Exercise instructions
Retype only the lines running from the beginning of the entries below to the line with "De Feijenoorder April 1957", both included. Do not include pictures.

Source information
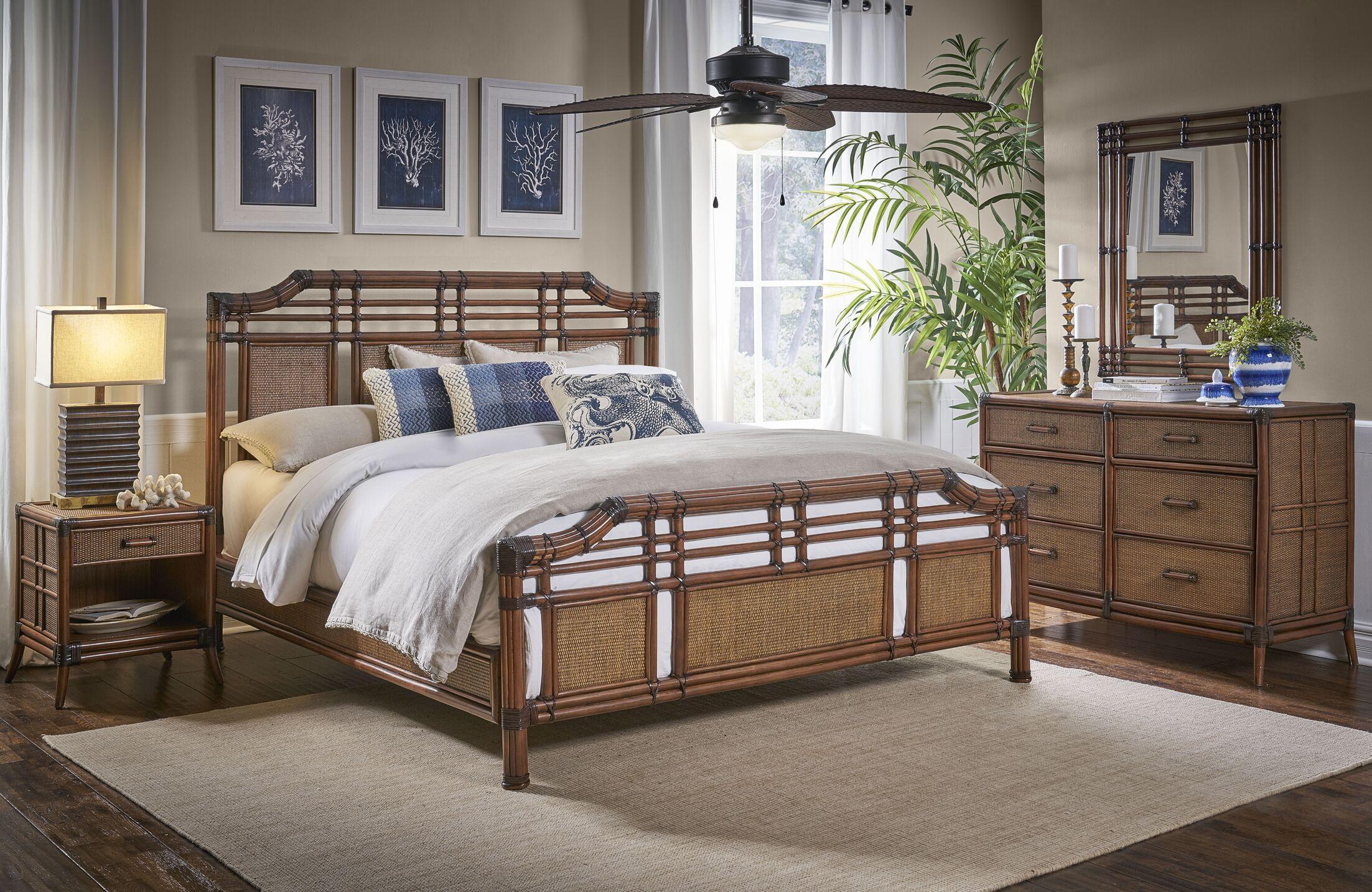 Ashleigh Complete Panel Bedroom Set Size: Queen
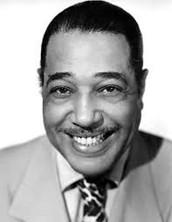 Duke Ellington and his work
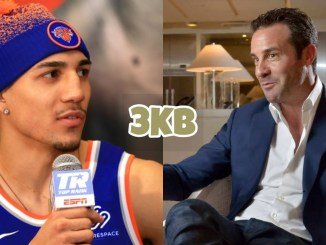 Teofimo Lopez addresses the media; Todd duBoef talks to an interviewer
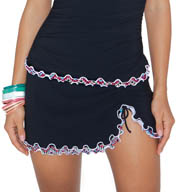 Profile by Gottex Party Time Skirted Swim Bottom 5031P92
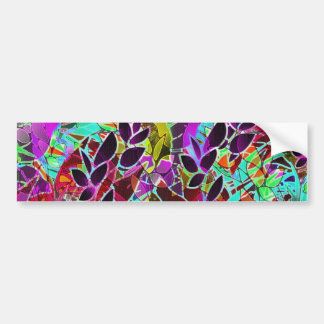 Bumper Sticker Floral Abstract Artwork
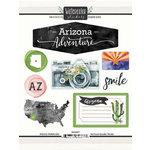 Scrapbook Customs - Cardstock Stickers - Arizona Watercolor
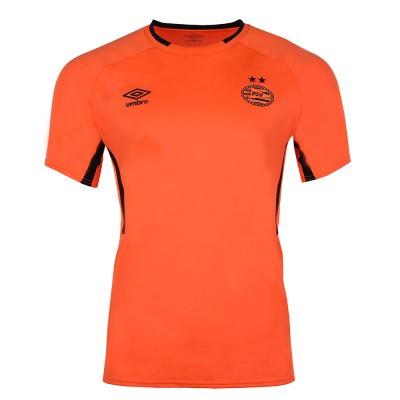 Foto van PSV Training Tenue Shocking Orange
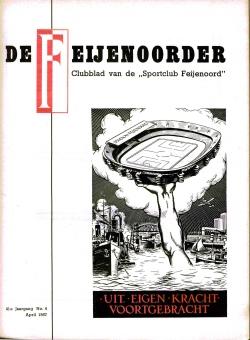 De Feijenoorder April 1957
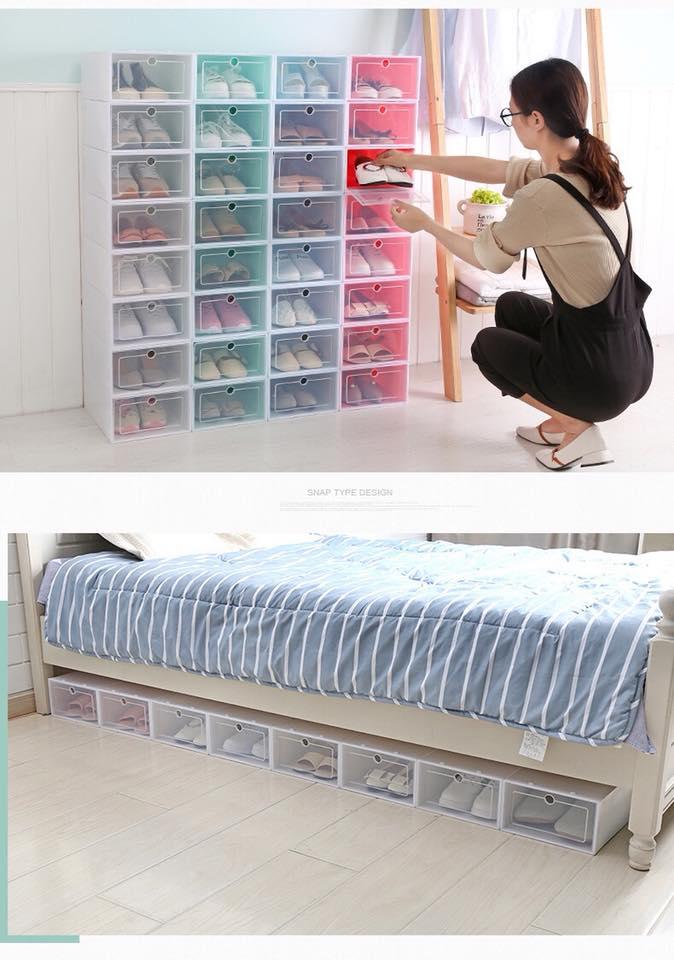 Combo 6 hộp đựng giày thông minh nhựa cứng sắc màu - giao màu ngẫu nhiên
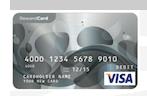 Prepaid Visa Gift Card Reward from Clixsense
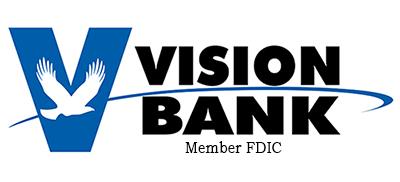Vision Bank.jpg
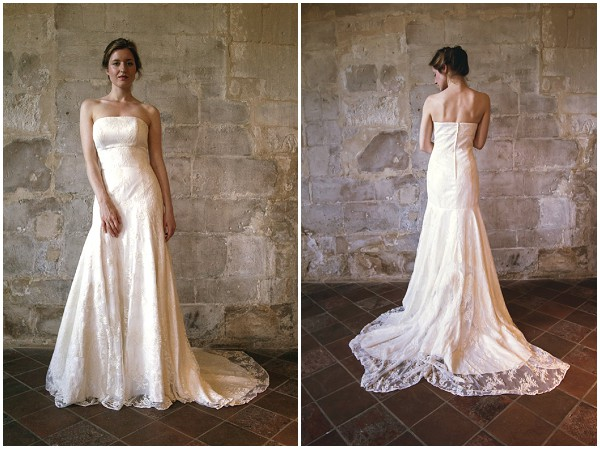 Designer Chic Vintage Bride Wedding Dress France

Answer to this task
 Ashleigh Complete Panel Bedroom Set Size: Queen
 Duke Ellington and his work
 Teofimo Lopez addresses the media; Todd duBoef talks to an interviewer
 Profile by Gottex Party Time Skirted Swim Bottom 5031P92
 Bumper Sticker Floral Abstract Artwork
 Scrapbook Customs - Cardstock Stickers - Arizona Watercolor
 Foto van PSV Training Tenue Shocking Orange
 De Feijenoorder April 1957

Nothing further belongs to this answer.